Tanpa ku duga tanpa ku kira, dia mengeluarkan dompetnya dan mengambil kartu kredit berlogo bank Asia yang ada di Indonesia.

"Gunakan sesukamu," ujarnya singkat. 

Belum sempat menerka berapa limitnya, belum juga pulih aku dari keheranan tentang tumben dia memberiku nafkah, aku masih dikejutkan dengan tindakan Jonathan selanjutnya. 

Dia menyesap kopiku dengan cara yang membuatku ikut haus. Aku seolah bisa melihat air kopi melewati mulutnya menuju pangkal tenggorokan, lalu jakunnya yang bergerak dramatis menambah kesan seksi, astaga... Aku mengerjap, itu tadi apa?

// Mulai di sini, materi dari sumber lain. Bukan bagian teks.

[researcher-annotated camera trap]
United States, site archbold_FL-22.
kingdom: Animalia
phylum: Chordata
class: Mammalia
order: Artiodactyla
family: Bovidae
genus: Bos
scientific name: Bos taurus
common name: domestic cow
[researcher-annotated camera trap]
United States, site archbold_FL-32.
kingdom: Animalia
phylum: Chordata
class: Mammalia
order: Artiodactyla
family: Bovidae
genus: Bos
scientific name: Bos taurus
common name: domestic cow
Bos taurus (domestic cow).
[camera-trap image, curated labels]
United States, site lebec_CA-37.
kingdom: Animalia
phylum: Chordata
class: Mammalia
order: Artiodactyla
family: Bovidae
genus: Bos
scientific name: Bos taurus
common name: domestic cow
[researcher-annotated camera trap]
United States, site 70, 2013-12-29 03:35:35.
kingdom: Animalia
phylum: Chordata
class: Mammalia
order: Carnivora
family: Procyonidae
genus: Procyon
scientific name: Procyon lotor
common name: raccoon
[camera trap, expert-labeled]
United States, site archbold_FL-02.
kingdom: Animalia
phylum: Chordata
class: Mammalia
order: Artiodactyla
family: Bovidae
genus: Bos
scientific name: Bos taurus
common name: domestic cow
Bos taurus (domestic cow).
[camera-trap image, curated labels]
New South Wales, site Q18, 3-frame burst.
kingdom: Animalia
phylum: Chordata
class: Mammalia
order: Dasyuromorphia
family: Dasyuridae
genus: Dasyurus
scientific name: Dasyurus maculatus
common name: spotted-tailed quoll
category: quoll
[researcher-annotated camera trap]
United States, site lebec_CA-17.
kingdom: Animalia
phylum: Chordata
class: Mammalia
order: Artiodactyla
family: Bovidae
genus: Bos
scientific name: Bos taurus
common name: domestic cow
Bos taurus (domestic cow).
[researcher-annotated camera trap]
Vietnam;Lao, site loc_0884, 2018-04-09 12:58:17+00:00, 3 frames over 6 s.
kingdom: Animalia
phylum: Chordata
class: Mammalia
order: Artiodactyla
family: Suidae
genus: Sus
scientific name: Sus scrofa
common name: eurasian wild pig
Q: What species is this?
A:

Aku shock, tampangku sekarang pasti sudah mirip kuda nil sangking lebarnya aku menganga. Dia meminum kopi dari gelas yang sama denganku? Aku tersipu, apa itu bisa di sebut ciuman? Ah pemikiran abege norak, kenapa aku jadi ikut berotak norak ya, akibat hal kecil begitu.

Karena terlalu banyak melamun, jadi lupa kalau bang toyib-ku minta dibuatkan kopi. 

"Pahit" katanya tanpa mimik berarti. Tanganku masih bergelandot manja. Lupa sepenuhnya kalau sebelumnya dia alergi padaku. 

"Memang, aku diet!"

Cantik seksi begini kamu tak bisa melihatku, apalagi kalau aku gendut. 

"Ngapain?" Katanya, tidak ada riak sama sekali pada nadanya. Intonasinya juga biasa-biasa saja. 

"Biar body langsingku terjaga lah. apalagi" aku cemberut, dasar.

"Kamu gendut" katanya sebelum menyesap kopi pahit itu lagi. 

Sontak aku melepas tangannya, mengukur lingkar perutku dengan kedua lenganku sendiri. Mataku meneliti diriku dari atas ke bawah. Aku berpikir, masa sih kaloriku bertambah drastis sampai kelihatan gendut. Jadi aku spontan berbalik memunggunginya, lalu mengambil timbangan digital di bawah meja makan. Harus menungging karena kemarin aku meletakkannya menggunakan kaki. Hasilnya butuh kekuatan ektra untuk meraih timbangan itu. 

Suara batuk Jonathan membuatku sadar posisiku yang pasti terlihat aneh. Rok di atas lutut kalau ku buat nungging pasti bakal memperlihatkan isi bokongku kan? Aku cekikikan lagi dalam hati, meski bibirku harus menahan agar tidak tersenyum lebar. 

"Jangan liat aku, Jo!" Aku berpura-pura murka, menempatkan diriku sebagai korban matanya yang cabul. 

"Jaga etiketmu, Cuwa!" Dia menggeram rendah, yang ku balas dengan tawa dari bawah meja.